MnO4- + 8H+ + 5e- → Mn2+ + 4H2O
MnO4- + 3e- → MnO2 + 2H2O
MnO4- + 2e- → MnO2 + 4H+
MnO4- + 4e- + 8H+ → MnO2 + 4H2O
Questions & Step-by-Step Solutions
What is the reduction half-reaction for the reaction of MnO4- in acidic medium?

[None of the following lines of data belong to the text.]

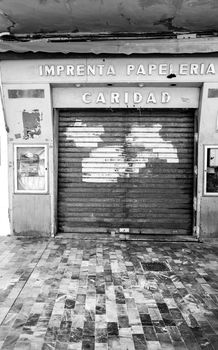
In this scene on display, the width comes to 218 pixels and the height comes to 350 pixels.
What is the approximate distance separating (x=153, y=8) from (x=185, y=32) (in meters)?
1.08

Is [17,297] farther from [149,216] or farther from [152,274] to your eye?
[149,216]

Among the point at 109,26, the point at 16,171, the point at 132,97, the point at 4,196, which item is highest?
the point at 109,26

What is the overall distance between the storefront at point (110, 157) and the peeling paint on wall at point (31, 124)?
2cm

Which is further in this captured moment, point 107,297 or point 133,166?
point 133,166

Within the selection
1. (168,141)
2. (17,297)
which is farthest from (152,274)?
(168,141)

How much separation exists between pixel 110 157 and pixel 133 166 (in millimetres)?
472

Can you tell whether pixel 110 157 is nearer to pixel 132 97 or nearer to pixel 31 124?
pixel 132 97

Step 1: Identify the species being reduced. In this case, it is MnO4- (permanganate ion).
Step 2: Determine the oxidation state of manganese in MnO4-. It is +7.
Step 3: Identify the product of the reduction. In acidic medium, MnO4- is reduced to Mn2+.
Step 4: Write the half-reaction for the reduction. Start with MnO4- and show it gaining electrons to become Mn2+.
Step 5: Balance the charge by adding electrons. Since MnO4- has a charge of -1 and Mn2+ has a charge of +2, you need to add 8 electrons to the left side: MnO4- + 8e- → Mn2+.
Step 6: Balance the oxygen atoms by adding water molecules. There are 4 oxygen atoms in MnO4-, so add 4 H2O to the right side: MnO4- + 8e- → Mn2+ + 4H2O.
Step 7: Balance the hydrogen atoms by adding H+ ions. There are 8 hydrogen atoms in 4 H2O, so add 8 H+ to the left side: MnO4- + 8e- + 8H+ → Mn2+ + 4H2O.